Transformer based AI models can generate amazing answers to users’ questions. While the underlaying Large Language Models are not retrained, the performance of Question Answering AI can be improved by running experiments with different hyper parameters.
This post describes how to optimize generated AI answers. When building systems that generate answers to questions of users, you do not just pass the questions to generic
Large Language Models. Instead, the models need to understand the context of the questions. Before the models are asked to generate answers, pre-processing needs to be done to describe the context efficiently. For example, full text searches and re-ranking can be used to identify most relevant passages of documents which are passed to the answer generating models.

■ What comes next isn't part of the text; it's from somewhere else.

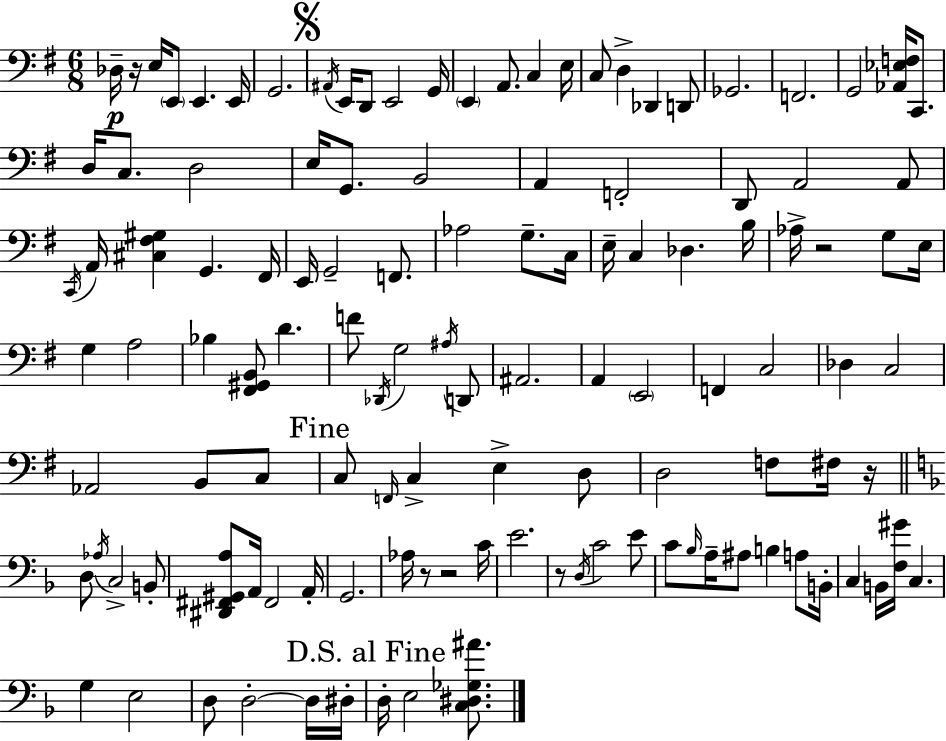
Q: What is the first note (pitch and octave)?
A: Db3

Re-ranking utilizes neural information retrieval techniques to find answers to queries without comparing single word occurrences. Instead, representations of words are used to find the closest neighbors in the neural networks. So often two large language models are leveraged:
- Re-ranker which is typically an encoder-based transformer
- Answer generator which is typically a decoder-based transformer
Often three stages are run in pipelines to produce answers:
- Full text searches
- Answer generation
In the context of ‘Question Answering’ tasks it is important to provide answers that are correct to avoid hallucination which is why the ‘temperature’ parameter is set to ‘0’. Other parameters should be optimized for specific use cases and specific data corpora, for example the choice of large language models and the size of documents which are passed between the different stages.
Read my previous posts for more context.
To measure the performance of different models and parameters, ground truth based approaches can be leveraged. Experts for specific domains and data provide at least 100 questions and expected answers, called ‘gold answers’.

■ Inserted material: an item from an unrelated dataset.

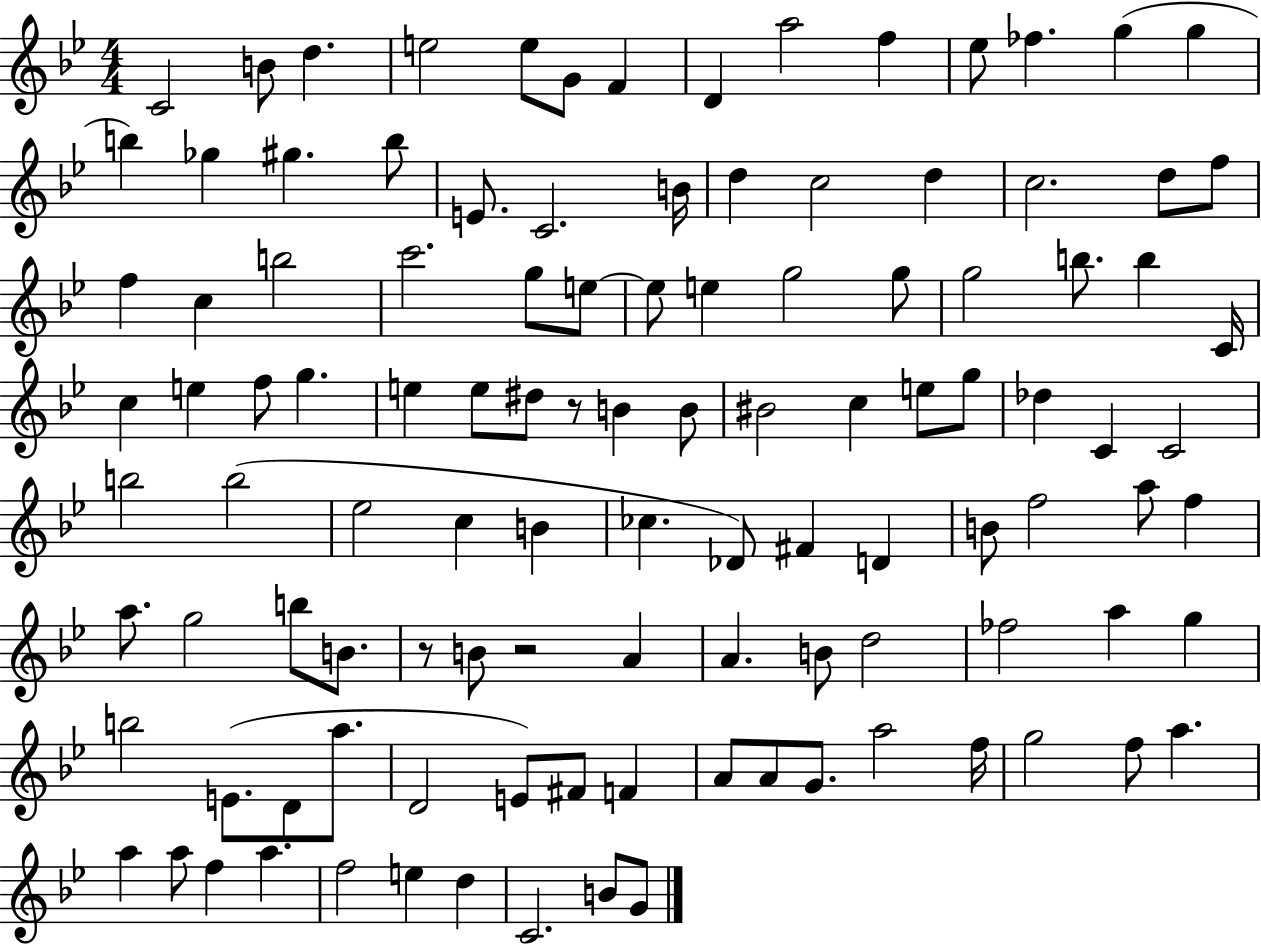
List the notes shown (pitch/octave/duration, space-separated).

Since the answer generation pipelines contain multiple steps, not only the final answers should be measured but also the previous steps like the re-ranking.
The following sample (or the table at the top of this post) shows all the information that needs to be defined in the ground truth file. In addition to questions and answers the key passages are defined as well that include information necessary to generate the answers. Note that good answers often require information from more than one passage.
|1||How can the printer be fixed?||Try to restart it||1||Connect it to a network||2||Ask an IT professional||3||Restart it, connect it to a network or ask an IT professional|
To evaluate different combinations of parameters, the quality of the final answers as well as the found passages need to be checked.
BLEU (Bilingual Evaluation Understudy) is an algorithm for evaluating the quality of text which has been machine-translated from one natural language to another.
The same mechanism can be applied to compare gold answers with actual answers in the same language. In the simplest case n-gram comparisons can be done for words that are next to each other.
To compare experiments, the relative Bleu and Rouge values can be used. Note: Don’t expect them to be 100 or 1 in this scenario.
While these mechanisms give some indications of the performance, you should also do manual due diligence, since final subjective measurements are important.
In the question-answering repo we automatically generate spreadsheets that can easily be read by humans.
|How can the printer be fixed?||Try to restart it and connect it.||Restart it, connect it to a network or ask an IT professional|
For passages matches and recalls can be calculated. The goal is to check how many of the right passages have been found by the first steps of the pipeline (full text search and re-ranking).
To run experiments pipelines need to be built that can be configured easily. The question-answering repo contains a Java application which exposes these parameters as environment variables.
There are a lot of possible variations:
- Which Large Language Model is best for answer generation? How many passages should be passed in? Which prompt should be used?
- How exactly to do full text search queries?
- Should the full documents of the data corpus be split first into smaller passages?
- Should a re-ranker be used? Which one? With how many passages?
- And much more …
To run the evaluations efficiently, I put metrics into the pipeline app. Every endpoint invocation creates a ‘last run’ markdown file.
Additionally, two csv files are created that contain all metadata and all 100+ queries of an experiment.
Automation is required to run the queries defined in the ground truth file, to produce all assets automatically and to run the comparisons against the ground truth file. We’ve built two containers to execute the experiments:
- Container with the pipeline functionality
- Container that invokes the queries and tracks output data
After an experiment all assets are put in Git to track progress and compare results.